Finding notes in the Classic tuning
I get a lot of questions from students about how to find notes on the board, so I though this might help some of you who use the Classic tuning. Much of the inspiration for it comes from Emmett's own Free Hands
book, where the wonders of Touchboard geometry were first brought to light. The Matched Reciprocal tuning seems easier to me to identify from the nut and octave nodes, more like a guitar fretboard.
Any suggestions, complaints or observations are always more than welcome.
FINDING NOTES ON THE CLASSIC™ TUNING
a few tips from Greg Howard
Sometimes students ask me how to find notes more easily on the Stick. Often, they are used to counting up from the nut to find notes if they are coming from a guitar or bass background. If they are coming from keyboard, then they are used to seeing black and white keys.
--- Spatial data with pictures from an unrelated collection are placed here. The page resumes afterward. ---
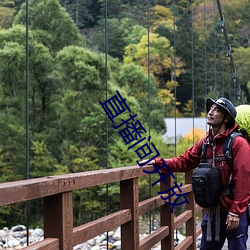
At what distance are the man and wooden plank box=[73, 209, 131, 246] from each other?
285 millimetres

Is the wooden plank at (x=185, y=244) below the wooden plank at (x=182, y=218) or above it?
below

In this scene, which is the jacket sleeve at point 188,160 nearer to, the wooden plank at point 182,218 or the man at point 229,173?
the man at point 229,173

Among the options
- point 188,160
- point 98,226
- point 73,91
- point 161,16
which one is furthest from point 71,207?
point 161,16

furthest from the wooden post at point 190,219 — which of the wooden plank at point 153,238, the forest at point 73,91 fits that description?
the forest at point 73,91

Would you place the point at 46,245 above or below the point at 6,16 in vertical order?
below

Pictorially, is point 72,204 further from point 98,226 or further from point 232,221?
point 232,221

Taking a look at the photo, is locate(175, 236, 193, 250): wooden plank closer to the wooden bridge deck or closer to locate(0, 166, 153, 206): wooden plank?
the wooden bridge deck

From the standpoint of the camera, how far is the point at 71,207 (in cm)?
145

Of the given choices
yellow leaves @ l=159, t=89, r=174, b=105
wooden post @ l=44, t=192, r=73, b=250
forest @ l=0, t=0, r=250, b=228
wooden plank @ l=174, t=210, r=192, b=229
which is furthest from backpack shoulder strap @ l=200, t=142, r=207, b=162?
yellow leaves @ l=159, t=89, r=174, b=105

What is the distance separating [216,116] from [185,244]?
1.14 m

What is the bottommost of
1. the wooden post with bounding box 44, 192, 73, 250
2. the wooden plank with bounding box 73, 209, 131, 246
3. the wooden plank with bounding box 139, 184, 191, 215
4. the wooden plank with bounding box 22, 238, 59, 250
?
the wooden plank with bounding box 139, 184, 191, 215

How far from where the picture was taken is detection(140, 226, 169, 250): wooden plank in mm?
2200

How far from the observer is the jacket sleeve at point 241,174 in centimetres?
188

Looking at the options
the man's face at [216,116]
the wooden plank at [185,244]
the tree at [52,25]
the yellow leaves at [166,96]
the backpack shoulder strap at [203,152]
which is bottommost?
the wooden plank at [185,244]
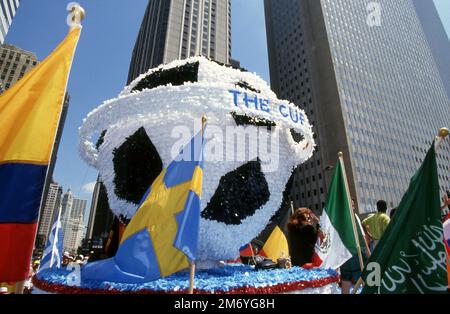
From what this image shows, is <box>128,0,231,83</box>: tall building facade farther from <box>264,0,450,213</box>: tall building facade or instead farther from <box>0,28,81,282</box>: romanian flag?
<box>0,28,81,282</box>: romanian flag

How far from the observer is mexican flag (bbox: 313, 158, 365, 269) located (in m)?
3.51

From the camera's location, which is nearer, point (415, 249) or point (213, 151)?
point (415, 249)

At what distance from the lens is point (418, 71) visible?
6494 centimetres

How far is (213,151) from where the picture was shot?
3.95m

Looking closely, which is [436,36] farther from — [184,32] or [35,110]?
[35,110]

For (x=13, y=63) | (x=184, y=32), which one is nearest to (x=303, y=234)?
(x=184, y=32)

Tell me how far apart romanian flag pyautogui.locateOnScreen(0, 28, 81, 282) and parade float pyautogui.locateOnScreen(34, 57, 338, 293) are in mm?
1786

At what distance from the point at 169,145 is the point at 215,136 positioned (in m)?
0.64

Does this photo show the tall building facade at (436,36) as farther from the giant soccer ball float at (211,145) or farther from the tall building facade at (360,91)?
the giant soccer ball float at (211,145)

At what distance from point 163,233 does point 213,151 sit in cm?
157

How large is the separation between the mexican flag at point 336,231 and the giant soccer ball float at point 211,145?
0.83 m

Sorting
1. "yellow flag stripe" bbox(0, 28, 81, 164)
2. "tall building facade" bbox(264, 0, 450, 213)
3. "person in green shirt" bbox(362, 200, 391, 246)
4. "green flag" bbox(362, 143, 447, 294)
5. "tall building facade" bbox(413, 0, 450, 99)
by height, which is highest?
"tall building facade" bbox(413, 0, 450, 99)

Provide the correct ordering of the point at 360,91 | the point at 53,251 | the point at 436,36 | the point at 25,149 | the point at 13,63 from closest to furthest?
the point at 25,149 < the point at 53,251 < the point at 360,91 < the point at 13,63 < the point at 436,36

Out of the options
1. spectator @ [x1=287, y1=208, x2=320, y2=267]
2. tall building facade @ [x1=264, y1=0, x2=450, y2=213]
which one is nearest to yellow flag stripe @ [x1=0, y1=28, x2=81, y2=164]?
spectator @ [x1=287, y1=208, x2=320, y2=267]
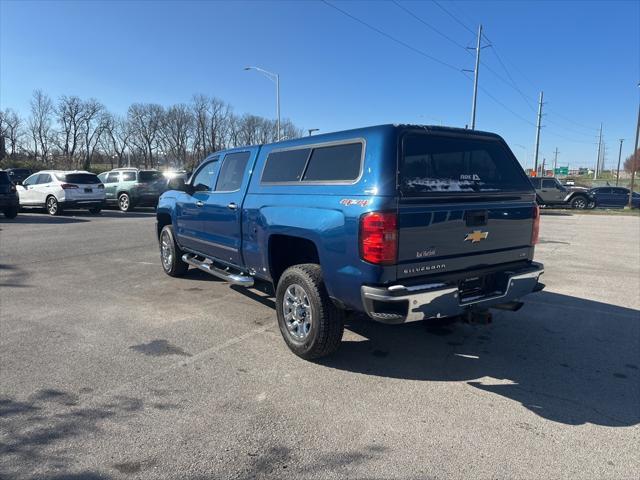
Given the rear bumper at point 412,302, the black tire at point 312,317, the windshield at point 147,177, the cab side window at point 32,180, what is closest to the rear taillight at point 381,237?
the rear bumper at point 412,302

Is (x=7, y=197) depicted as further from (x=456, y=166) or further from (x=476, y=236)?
(x=476, y=236)

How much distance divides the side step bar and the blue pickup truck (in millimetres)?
39

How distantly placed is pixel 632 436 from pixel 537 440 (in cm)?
66

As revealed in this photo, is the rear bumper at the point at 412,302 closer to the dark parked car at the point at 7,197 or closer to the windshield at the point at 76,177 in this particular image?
the dark parked car at the point at 7,197

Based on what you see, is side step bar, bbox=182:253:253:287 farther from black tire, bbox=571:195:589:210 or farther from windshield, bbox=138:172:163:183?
black tire, bbox=571:195:589:210

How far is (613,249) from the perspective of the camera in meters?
11.3

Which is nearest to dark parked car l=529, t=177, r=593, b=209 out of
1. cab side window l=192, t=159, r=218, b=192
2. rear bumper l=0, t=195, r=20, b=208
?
cab side window l=192, t=159, r=218, b=192

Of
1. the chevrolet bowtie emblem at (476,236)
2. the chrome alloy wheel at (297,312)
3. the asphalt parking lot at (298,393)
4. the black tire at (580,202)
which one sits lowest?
the asphalt parking lot at (298,393)

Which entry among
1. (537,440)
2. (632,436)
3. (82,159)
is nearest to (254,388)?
(537,440)

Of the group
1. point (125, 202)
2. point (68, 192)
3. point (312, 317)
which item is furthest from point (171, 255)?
point (125, 202)

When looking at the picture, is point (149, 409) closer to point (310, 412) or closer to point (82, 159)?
point (310, 412)

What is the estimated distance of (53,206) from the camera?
59.4 feet

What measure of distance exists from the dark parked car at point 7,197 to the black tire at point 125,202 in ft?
15.7

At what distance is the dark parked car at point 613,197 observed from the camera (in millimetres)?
29562
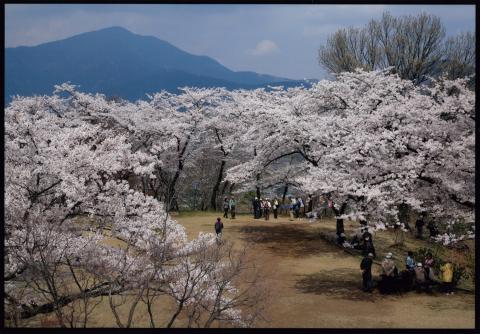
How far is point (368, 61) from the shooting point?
2375 centimetres

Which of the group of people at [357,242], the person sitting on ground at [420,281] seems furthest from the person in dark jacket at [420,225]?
the person sitting on ground at [420,281]

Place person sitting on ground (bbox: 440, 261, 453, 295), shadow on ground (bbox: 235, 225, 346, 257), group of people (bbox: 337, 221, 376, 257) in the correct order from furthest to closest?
shadow on ground (bbox: 235, 225, 346, 257) → group of people (bbox: 337, 221, 376, 257) → person sitting on ground (bbox: 440, 261, 453, 295)

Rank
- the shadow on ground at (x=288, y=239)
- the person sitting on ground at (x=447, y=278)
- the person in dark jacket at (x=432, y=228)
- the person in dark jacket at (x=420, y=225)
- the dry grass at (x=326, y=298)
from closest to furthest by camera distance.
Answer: the dry grass at (x=326, y=298), the person sitting on ground at (x=447, y=278), the person in dark jacket at (x=432, y=228), the person in dark jacket at (x=420, y=225), the shadow on ground at (x=288, y=239)

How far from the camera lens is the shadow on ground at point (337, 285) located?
1170 cm

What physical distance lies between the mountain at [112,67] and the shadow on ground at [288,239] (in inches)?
342

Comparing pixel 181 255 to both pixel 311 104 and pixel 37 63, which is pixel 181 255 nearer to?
pixel 311 104

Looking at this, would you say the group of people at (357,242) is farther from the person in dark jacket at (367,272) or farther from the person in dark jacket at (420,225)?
the person in dark jacket at (420,225)

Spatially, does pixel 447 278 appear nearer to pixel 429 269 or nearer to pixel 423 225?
pixel 429 269

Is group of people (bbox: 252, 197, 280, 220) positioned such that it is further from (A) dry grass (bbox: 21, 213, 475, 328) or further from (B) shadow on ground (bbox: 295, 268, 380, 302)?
(B) shadow on ground (bbox: 295, 268, 380, 302)

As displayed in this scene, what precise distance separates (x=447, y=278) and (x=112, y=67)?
140ft

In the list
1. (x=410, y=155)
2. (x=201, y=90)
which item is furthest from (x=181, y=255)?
(x=201, y=90)

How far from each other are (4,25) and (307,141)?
9.77 meters

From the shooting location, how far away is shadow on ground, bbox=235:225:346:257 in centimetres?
1556

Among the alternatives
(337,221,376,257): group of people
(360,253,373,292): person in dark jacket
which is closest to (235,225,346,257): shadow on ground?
(337,221,376,257): group of people
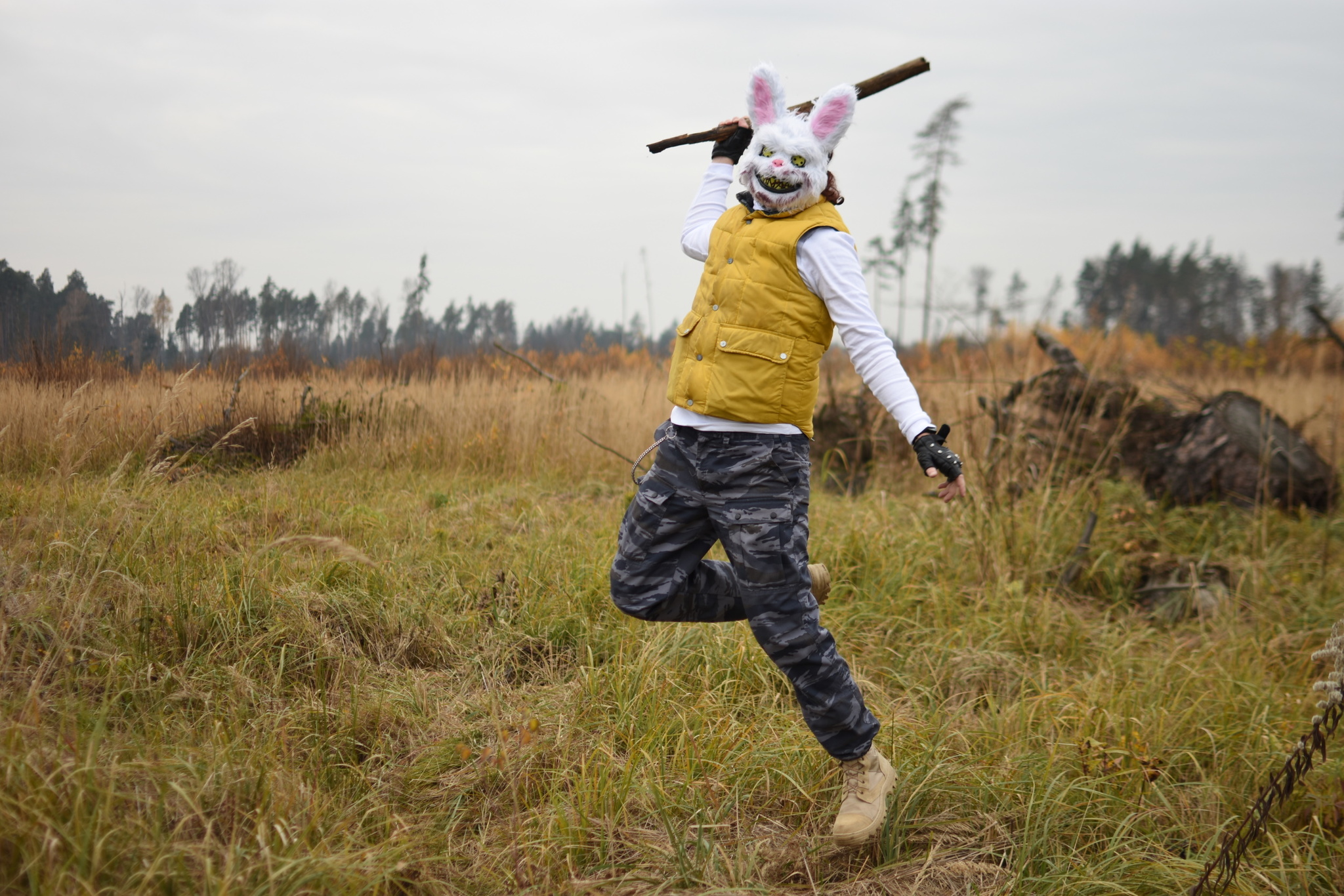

From my perspective, The Stick is best viewed as a two-dimensional surface with reference only to the pattern of inlays and the grid of string and frets that overlays it.
Looking at the fretboard this way, I find the Classic tuning the easiest to navigate in terms of pitches and their relationship to the inlay markers.
Here are four charts that show the 10-string Classic tuning. The first shows how the bass strings at the first and second inlay markers are the same pitches as the melody strings at the third and fourth inlay markers.
These are common playing areas of both string sets, with the left hand usually playing just below and just above this range on the bass strings and the right hand playing just below and just above this range on the melody strings, much of the time.
This second chart shows a the pattern of E minor pentatonic. Note how the patterns of notes have the same relationship to the inlays on both sets of strings.
This third chart shows the notes in a C major scale (or A minor scale) on both sets of strings, extending just beyond the fret range for the E minor pentatonic pattern we had in diagram #2.
The last chart show the most important visual relationship for the geometry of 4ths and inverted 5ths, the unison/octave triangle. Notice how any given pitch offsets by one string as you move five frets in either direction. With linear inlays especially, this relationship is easy to see, as each note is clearly visible in relation to the fret where the inlay lies, instead of a point in the center of the board. Hint, if you don't have linear inlays, you can create your own using violin fingerboard tape
Initially, you don't need to learn all of the notes on all of the strings. For example, if you learn the lowest three bass strings and then the octave shapes, then you can easily name the notes on the higher bass strings.
Another strategy is to learn all the notes at a given group of frets, and then shift them up and down the board by five frets.
Melody fret 10: C, G, D, A, E (and bass X fret on 36" scale Sticks)
Melody fret 12: D, A, E, B, F# (and bass fret 2)
Melody fret 13: Eb, Bb, F, C, G (this one is really important to know on the melody, I think)
Melody fret 15: F, C, G, D, A (and bass fret 5, probably the most important bass fret to know by heart beyond the inlays)
with the unison/octave triangles, you can easily find other notes outside of this six fret span.
FOR GRAND STICK
The same general principles apply to the Grand Stick tuning, the inlays match up, but there is an extra string at the end of each sequence, a low melody string and a high bass string.